I figured out that if I disabled adblocker plus on this page, I got all of my edit buttons back....yay!
So later I will be able to add pictures of the butterfly cupcakes I am making for Ruthie's class party on Thursday. Because I am a moron and get myself way in over my head, I need to bake the following this week: 24 + butterfly cupcakes, 2 double pans of brownies, 1-2 large batches of chocolate cookies, and one Ariel mermaid cake. So far, I have made the candy butterfly wings, and I have the first double pan of brownies in the oven. Thank God it's cold enough here that I can store it all in the garage until it's needed on Thursday and Saturday. Is this what all parents do when their oldest turns five? Or is it that preemie mom overcompensation thing? Or is this not so much that, but is it "Celebrate my tiny little sick baby girl turning five and being totally healthy!" I think it's the last one.

Sunday, March 1, 2009

All used up

So I committed to blogging five times a week during Lent. That was on Wednesday. I skipped Thursday. I skipped yesterday. That means I have used up all of my free days this week. Of course, being that it's my blog and my Lenten promise to break, I guess in a pinch I could blog twice in one day and count it as 2 days/posts. And this week is going to be a busy one.
Ruthie turns five on Thursday. We are making cupcakes from Hello, Cupcake. She wants butterflies, so we are modifying the monarchs and making them pink and orange, cuz that's what the birthday girl wants. And she wants an Ariel cake for hr family birthday party on SAturday.
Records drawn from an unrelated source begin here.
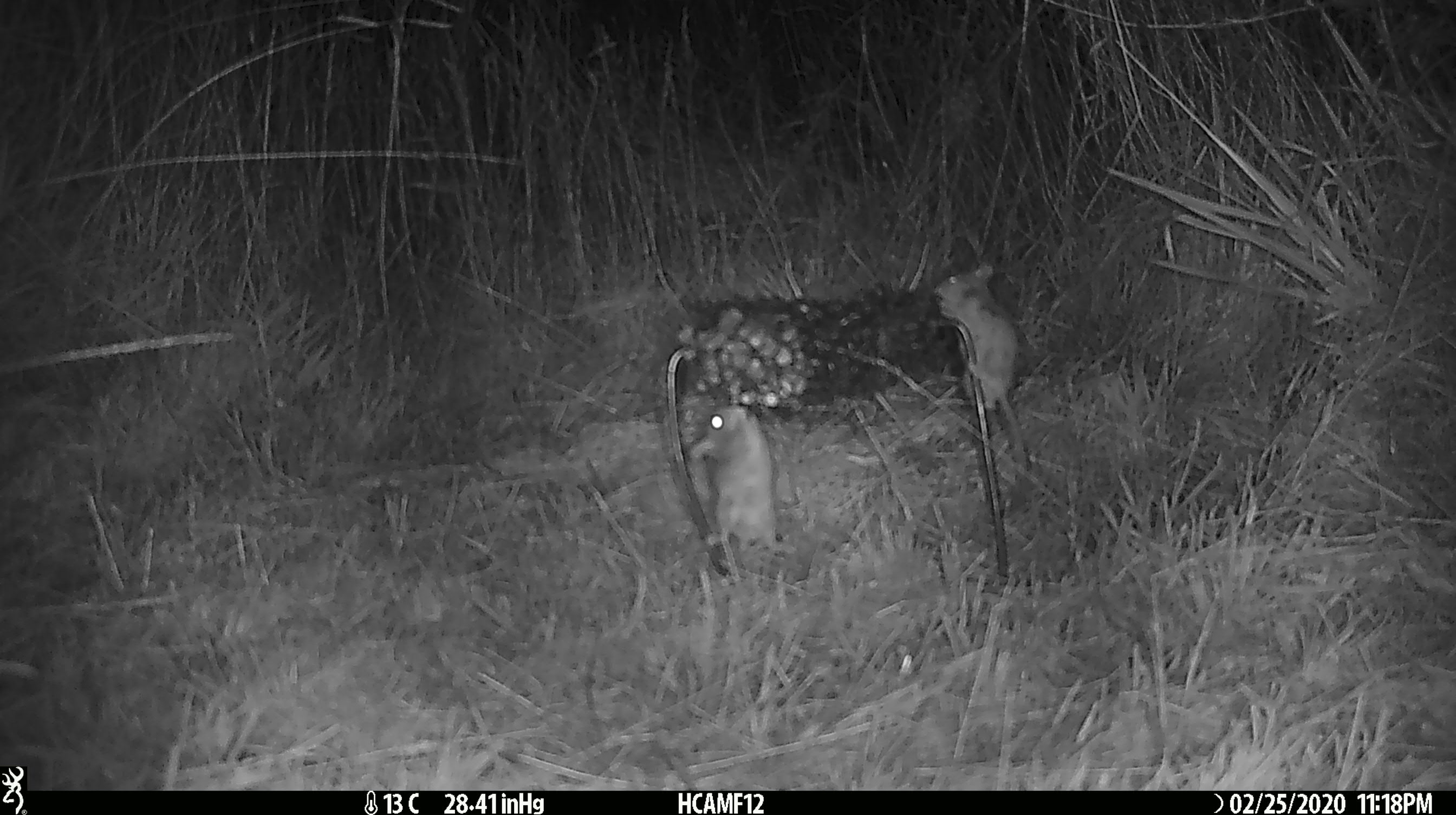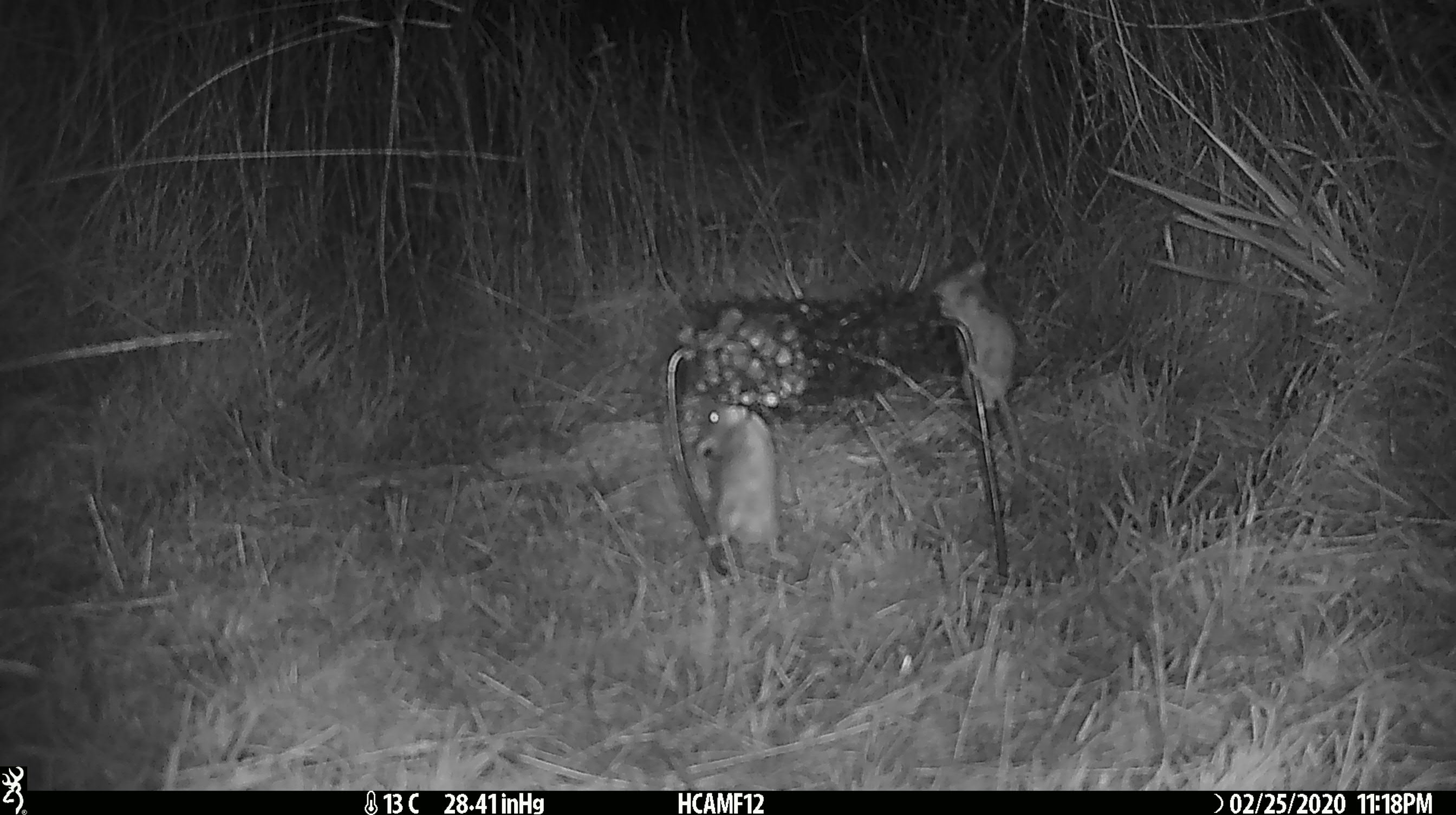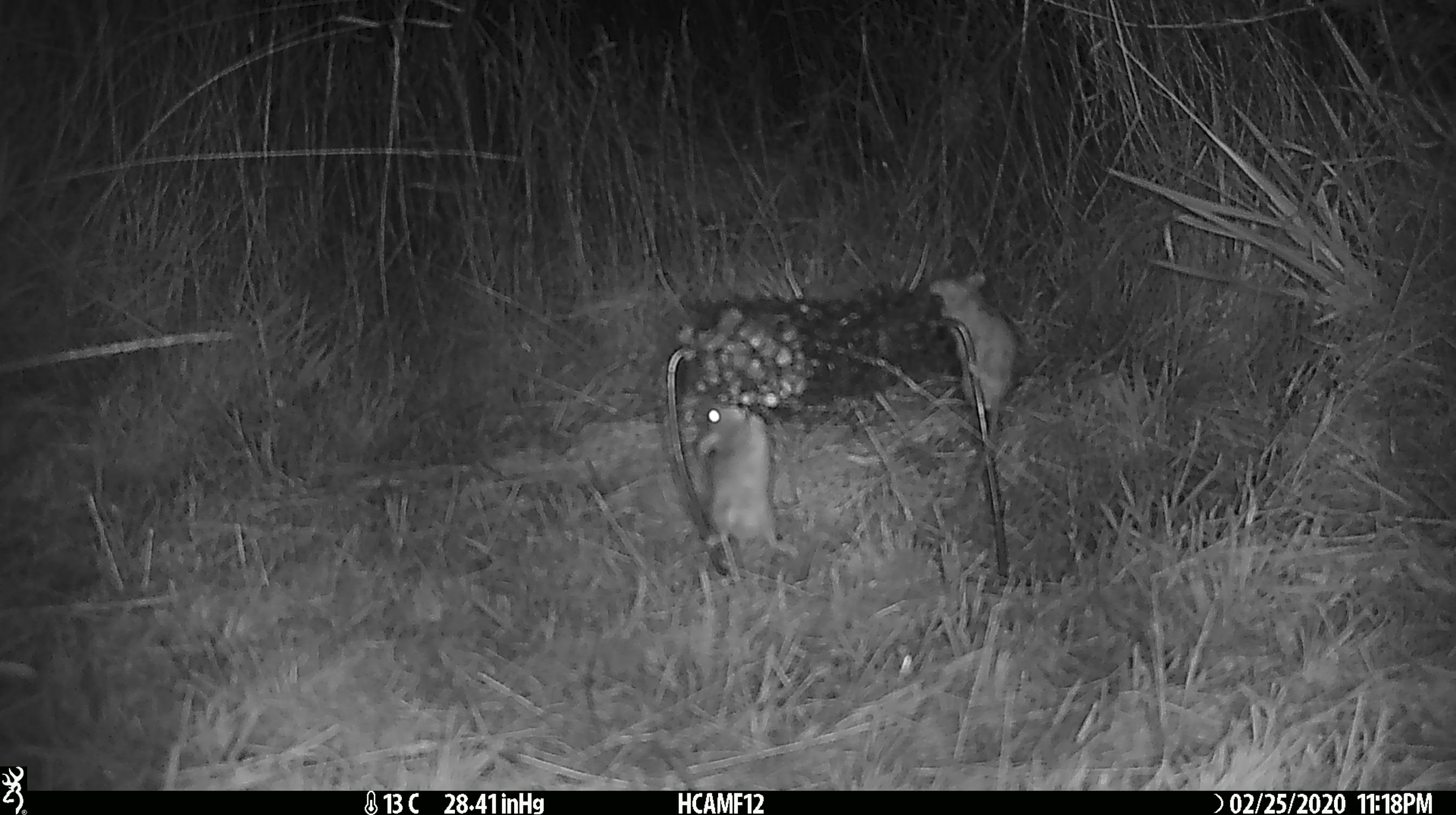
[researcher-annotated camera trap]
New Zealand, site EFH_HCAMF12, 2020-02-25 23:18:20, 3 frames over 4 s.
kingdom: Animalia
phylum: Chordata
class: Mammalia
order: Rodentia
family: Muridae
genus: Mus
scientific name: Mus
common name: mouse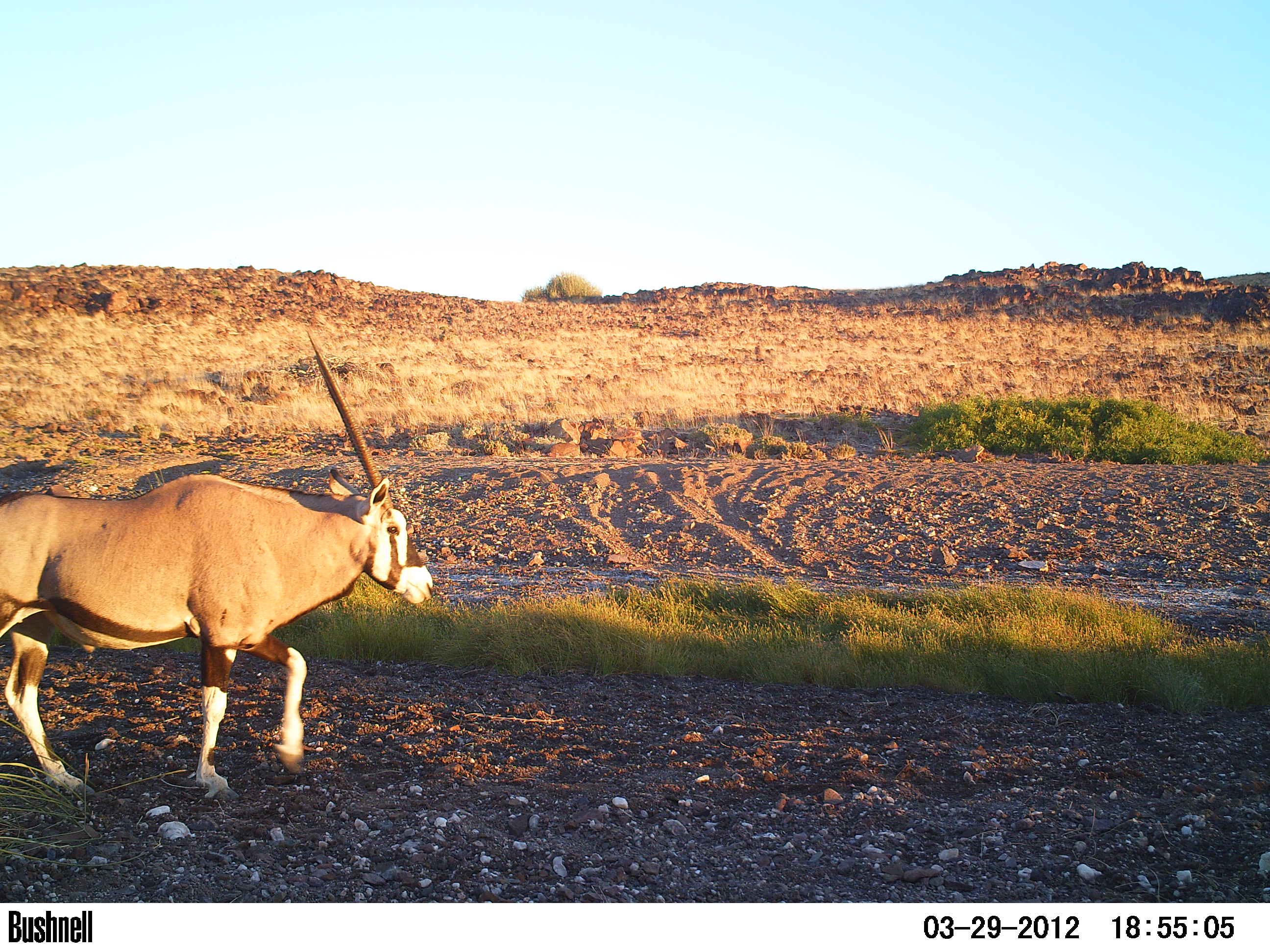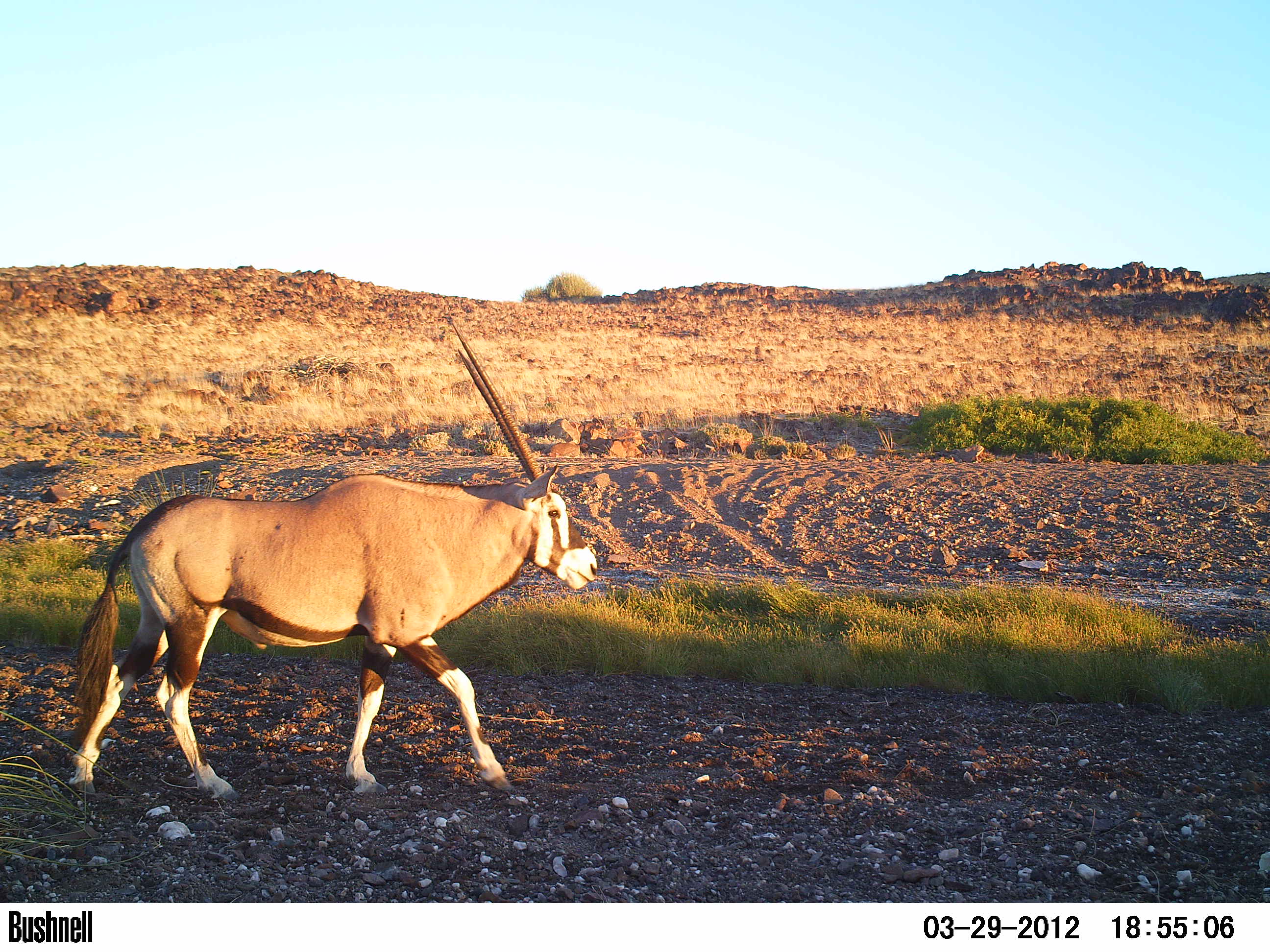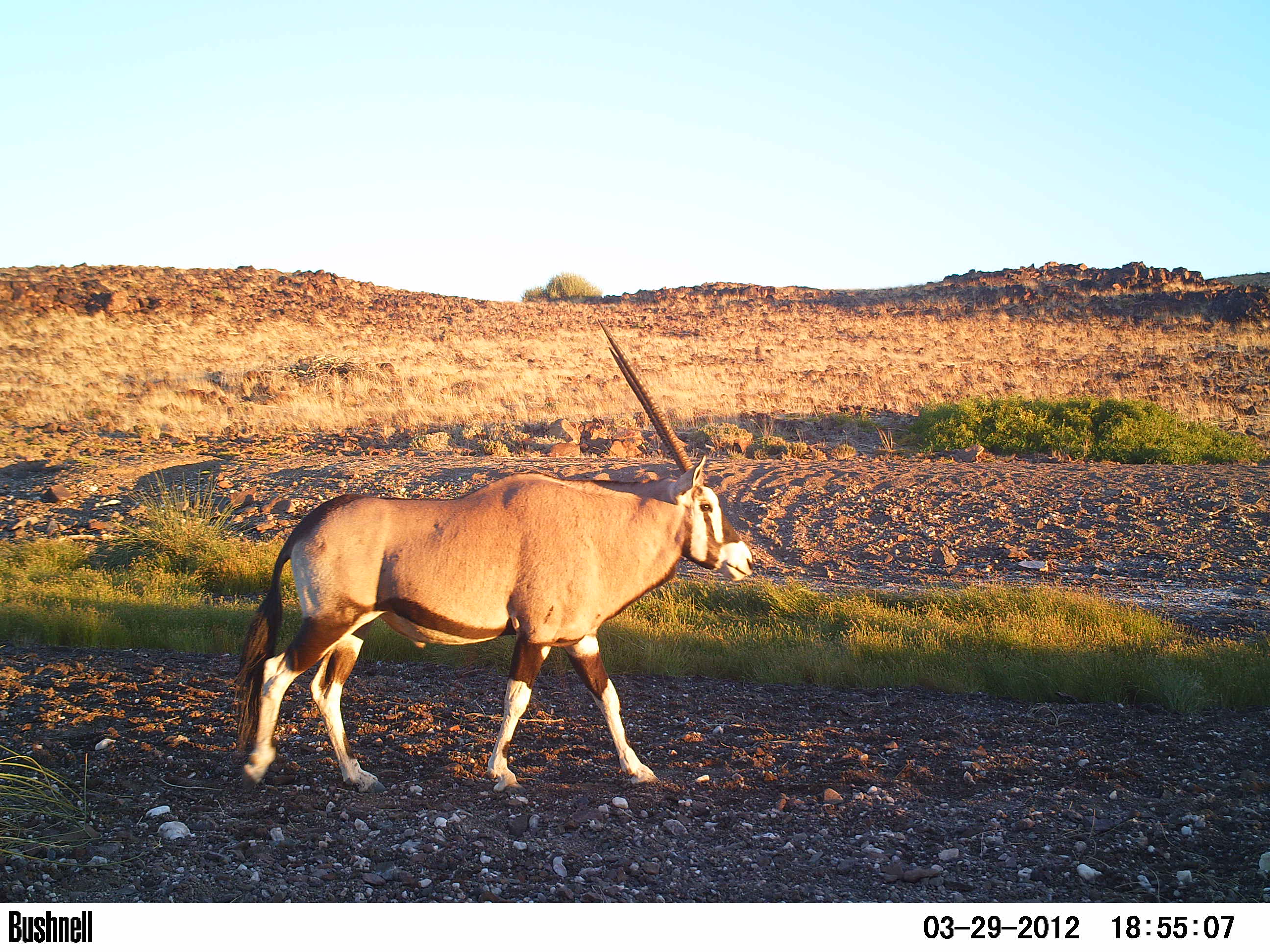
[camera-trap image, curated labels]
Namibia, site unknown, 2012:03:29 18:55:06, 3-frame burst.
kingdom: Animalia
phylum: Chordata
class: Mammalia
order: Artiodactyla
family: Bovidae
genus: Oryx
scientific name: Oryx gazella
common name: gemsbok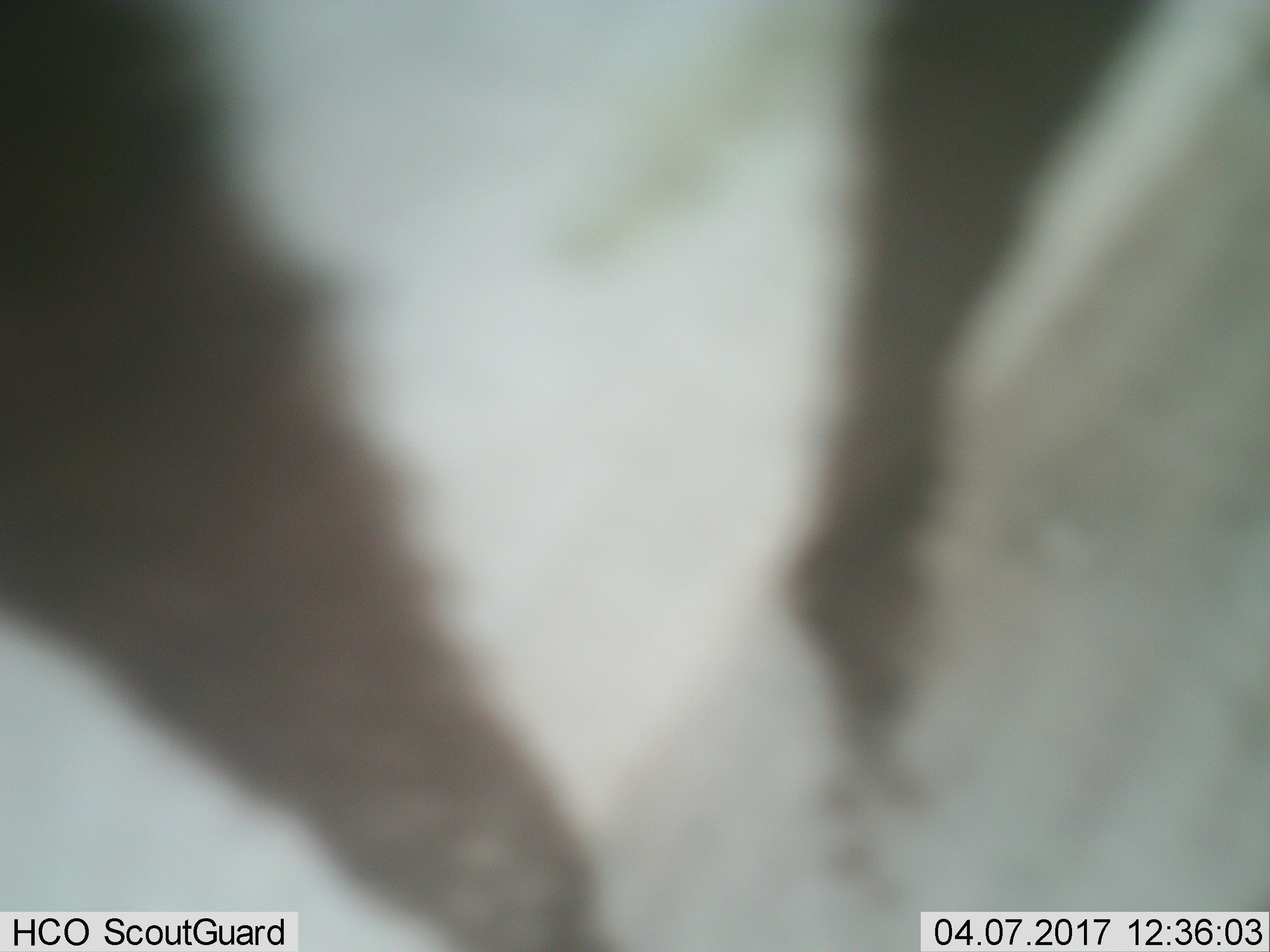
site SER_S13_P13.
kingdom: Animalia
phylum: Chordata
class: Mammalia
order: Perissodactyla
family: Equidae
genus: Equus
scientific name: Equus quagga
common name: plains zebra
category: zebraplains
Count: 1.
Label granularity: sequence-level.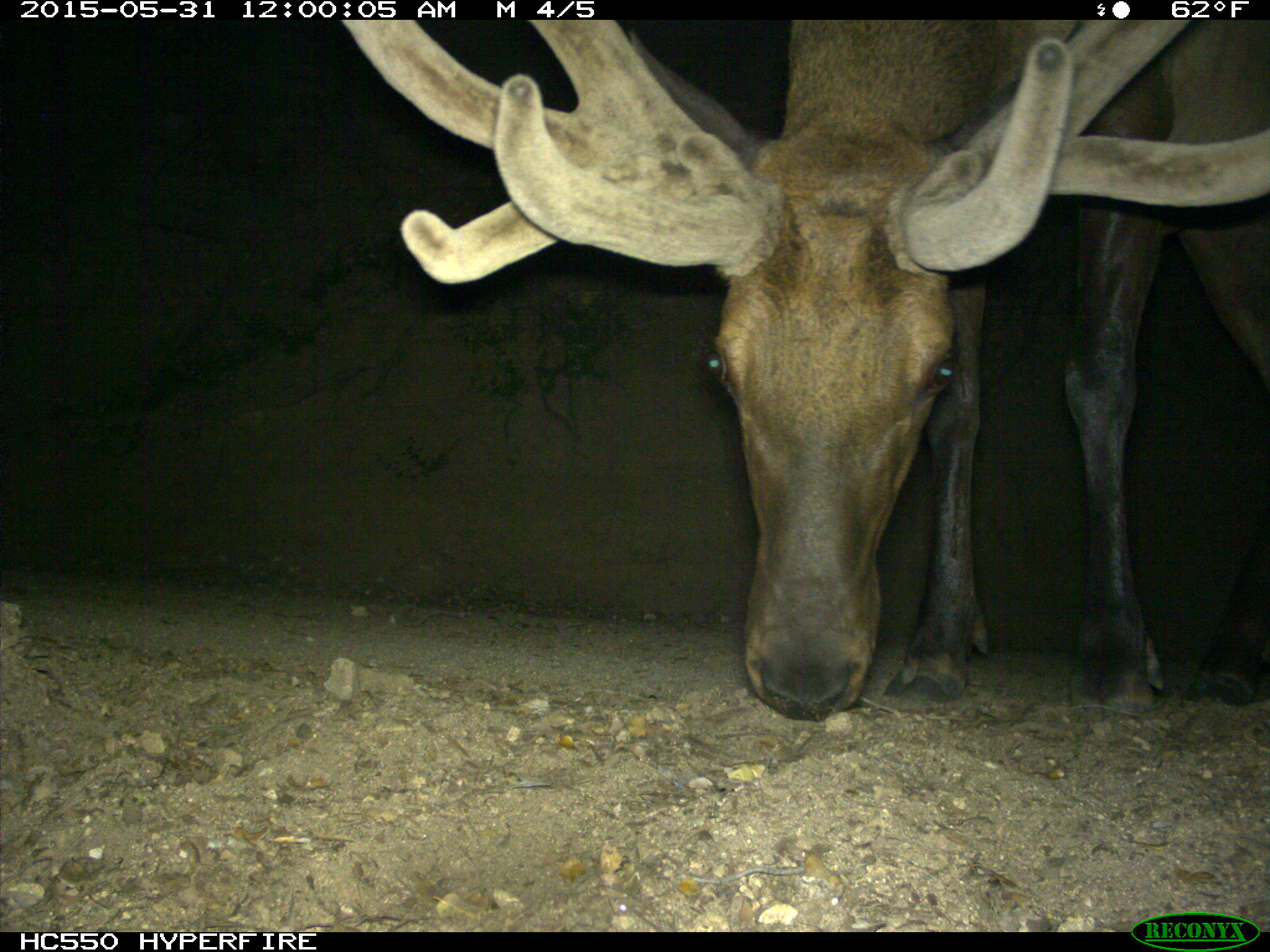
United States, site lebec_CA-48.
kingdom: Animalia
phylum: Chordata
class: Mammalia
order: Artiodactyla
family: Cervidae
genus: Cervus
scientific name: Cervus canadensis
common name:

Which must be made with a doll, like Sleeping Beauty for Helen's birthday (which I would post if I had the icon and link to add a picture but it appears all of my options have disappeared??) And on Thursday, the actual birthday, after the cupcalkes and celebrating at school, we will be venturing up to the NICU, where Ruthie spent her first 47 days, to visit the nurses who have become like angels to us. We will bring them treats. Lots of treats. It's a big NICU (50 beds....Intensive Care...lots of nurses). So my week this week will be spoent baking. And blogging. And cursinig myself for hyping my kids up about fancy birthday cakes. No, I won't buy their cakes. While I have the time, I'll make them, and since I cannot do anything simply, I will stress. And likely curse.